▶ _Task prompt_
Make an exact copy of all the data.

▶ _Working data_
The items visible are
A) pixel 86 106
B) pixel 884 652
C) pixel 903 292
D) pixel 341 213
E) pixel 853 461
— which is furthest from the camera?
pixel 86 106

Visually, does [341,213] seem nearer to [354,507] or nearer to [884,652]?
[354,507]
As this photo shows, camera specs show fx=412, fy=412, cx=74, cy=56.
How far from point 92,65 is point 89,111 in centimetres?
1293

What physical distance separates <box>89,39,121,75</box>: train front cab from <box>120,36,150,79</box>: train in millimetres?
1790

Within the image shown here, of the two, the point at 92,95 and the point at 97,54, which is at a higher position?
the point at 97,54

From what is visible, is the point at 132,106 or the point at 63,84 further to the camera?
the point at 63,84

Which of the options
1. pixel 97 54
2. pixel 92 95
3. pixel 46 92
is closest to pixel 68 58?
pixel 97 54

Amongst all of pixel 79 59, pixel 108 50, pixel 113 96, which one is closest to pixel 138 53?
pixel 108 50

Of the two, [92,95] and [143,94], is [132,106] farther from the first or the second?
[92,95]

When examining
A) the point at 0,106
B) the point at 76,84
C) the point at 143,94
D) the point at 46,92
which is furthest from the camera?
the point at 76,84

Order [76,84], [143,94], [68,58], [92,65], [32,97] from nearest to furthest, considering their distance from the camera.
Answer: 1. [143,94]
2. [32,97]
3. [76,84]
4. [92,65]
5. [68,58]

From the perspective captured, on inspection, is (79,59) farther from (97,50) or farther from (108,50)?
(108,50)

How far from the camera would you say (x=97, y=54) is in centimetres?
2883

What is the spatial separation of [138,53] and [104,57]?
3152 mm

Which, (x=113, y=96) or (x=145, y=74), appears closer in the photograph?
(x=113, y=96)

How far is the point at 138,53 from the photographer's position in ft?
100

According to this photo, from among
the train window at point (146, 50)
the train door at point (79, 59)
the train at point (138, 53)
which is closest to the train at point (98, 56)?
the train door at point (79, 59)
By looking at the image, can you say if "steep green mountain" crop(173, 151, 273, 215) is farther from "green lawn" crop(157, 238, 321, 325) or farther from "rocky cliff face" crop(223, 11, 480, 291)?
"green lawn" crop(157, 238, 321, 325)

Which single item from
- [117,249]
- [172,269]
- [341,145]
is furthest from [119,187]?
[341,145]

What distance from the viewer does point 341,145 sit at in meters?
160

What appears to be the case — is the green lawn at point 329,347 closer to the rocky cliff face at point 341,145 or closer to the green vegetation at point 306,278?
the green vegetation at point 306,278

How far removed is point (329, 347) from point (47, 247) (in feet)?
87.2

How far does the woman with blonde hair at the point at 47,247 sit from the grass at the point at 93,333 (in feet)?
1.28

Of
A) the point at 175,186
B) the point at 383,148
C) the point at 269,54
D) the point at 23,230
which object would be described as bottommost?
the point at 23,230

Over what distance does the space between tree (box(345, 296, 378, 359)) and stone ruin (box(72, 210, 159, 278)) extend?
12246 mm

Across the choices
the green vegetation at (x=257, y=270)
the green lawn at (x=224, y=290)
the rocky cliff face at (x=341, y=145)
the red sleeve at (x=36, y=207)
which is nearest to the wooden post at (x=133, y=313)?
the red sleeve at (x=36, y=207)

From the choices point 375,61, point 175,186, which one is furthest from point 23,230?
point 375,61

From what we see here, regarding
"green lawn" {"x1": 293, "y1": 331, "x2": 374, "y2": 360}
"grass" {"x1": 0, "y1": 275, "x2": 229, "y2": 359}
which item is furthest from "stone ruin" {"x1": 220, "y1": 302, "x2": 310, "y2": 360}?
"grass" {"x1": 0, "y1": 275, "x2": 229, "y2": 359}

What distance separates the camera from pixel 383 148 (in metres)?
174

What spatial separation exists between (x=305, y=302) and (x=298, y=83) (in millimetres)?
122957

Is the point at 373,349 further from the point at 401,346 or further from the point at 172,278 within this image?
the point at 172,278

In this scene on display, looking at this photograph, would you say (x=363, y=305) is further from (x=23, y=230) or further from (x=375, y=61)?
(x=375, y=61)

▶ _Response below_
The items visible are
A) pixel 86 106
B) pixel 884 652
C) pixel 903 292
D) pixel 341 213
E) pixel 853 461
— which is furthest from the camera?
pixel 86 106

Visually, does [341,213] seem nearer to [354,507] or nearer to [884,652]?
[354,507]
As this photo shows, camera specs show fx=412, fy=412, cx=74, cy=56.
How far from point 92,65 is point 89,111 in centimetres?
1293

What physical distance separates <box>89,39,121,75</box>: train front cab from <box>120,36,150,79</box>: train in millimetres?
1790

Within the image shown here, of the two, the point at 92,95 and the point at 97,54, which is at a higher position?
the point at 97,54

From what is visible, is the point at 132,106 or the point at 63,84 further to the camera?
the point at 63,84

Which of the options
1. pixel 97 54
2. pixel 92 95
3. pixel 46 92
is closest to pixel 68 58?
pixel 97 54

Amongst all of pixel 79 59, pixel 108 50, pixel 113 96, which one is closest to pixel 138 53?
pixel 108 50

Of the two, [92,95] and [143,94], is [132,106] farther from the first or the second?
[92,95]

When examining
A) the point at 0,106
B) the point at 76,84
C) the point at 143,94
D) the point at 46,92
which is furthest from the camera?
the point at 76,84

Order [76,84], [143,94], [68,58], [92,65], [32,97] from nearest to furthest, considering their distance from the camera.
Answer: 1. [143,94]
2. [32,97]
3. [76,84]
4. [92,65]
5. [68,58]

From the perspective captured, on inspection, is (79,59) farther from (97,50) or farther from (108,50)?
(108,50)

How far from the camera would you say (x=97, y=54) is in centimetres?
2883

What is the spatial separation of [138,53] and [104,57]?
3152 mm

Which, (x=113, y=96) or (x=145, y=74), appears closer in the photograph?
(x=113, y=96)

How far is the point at 138,53 from the photographer's position in ft?
100

According to this photo, from among
the train window at point (146, 50)
the train door at point (79, 59)
the train at point (138, 53)
which is closest to the train at point (98, 56)?
the train door at point (79, 59)
By looking at the image, can you say if "steep green mountain" crop(173, 151, 273, 215) is farther from "green lawn" crop(157, 238, 321, 325) or farther from "rocky cliff face" crop(223, 11, 480, 291)?
"green lawn" crop(157, 238, 321, 325)

Which single item from
- [117,249]
- [172,269]
- [341,145]
is furthest from [119,187]?
[341,145]

What distance from the viewer does point 341,145 sit at in meters?
160

What appears to be the case — is the green lawn at point 329,347 closer to the rocky cliff face at point 341,145 or closer to the green vegetation at point 306,278?
the green vegetation at point 306,278

How far removed is point (329, 347) from point (47, 247) (in feet)?
87.2

How far does the woman with blonde hair at the point at 47,247 sit from the grass at the point at 93,333 (in feet)?
1.28

Of
A) the point at 175,186
B) the point at 383,148
C) the point at 269,54
D) the point at 23,230
which object would be described as bottommost?
the point at 23,230

Over what distance does the space between tree (box(345, 296, 378, 359)) and stone ruin (box(72, 210, 159, 278)) extend?
12246 mm

Across the choices
the green vegetation at (x=257, y=270)
the green lawn at (x=224, y=290)
the rocky cliff face at (x=341, y=145)
the red sleeve at (x=36, y=207)
which is nearest to the wooden post at (x=133, y=313)?
the red sleeve at (x=36, y=207)

From the choices point 375,61, point 175,186, which one is furthest from point 23,230?
point 375,61

From what we see here, regarding
"green lawn" {"x1": 293, "y1": 331, "x2": 374, "y2": 360}
"grass" {"x1": 0, "y1": 275, "x2": 229, "y2": 359}
which item is furthest from "stone ruin" {"x1": 220, "y1": 302, "x2": 310, "y2": 360}?
"grass" {"x1": 0, "y1": 275, "x2": 229, "y2": 359}

What distance separates the camera from pixel 383 148 (in metres)?
174

What spatial separation exists between (x=305, y=302) and (x=298, y=83) (in millimetres)?
122957

Is the point at 373,349 further from the point at 401,346 or further from the point at 172,278 within this image?
the point at 172,278

In this scene on display, looking at this photograph, would you say (x=363, y=305) is further from (x=23, y=230) or further from (x=375, y=61)?
(x=375, y=61)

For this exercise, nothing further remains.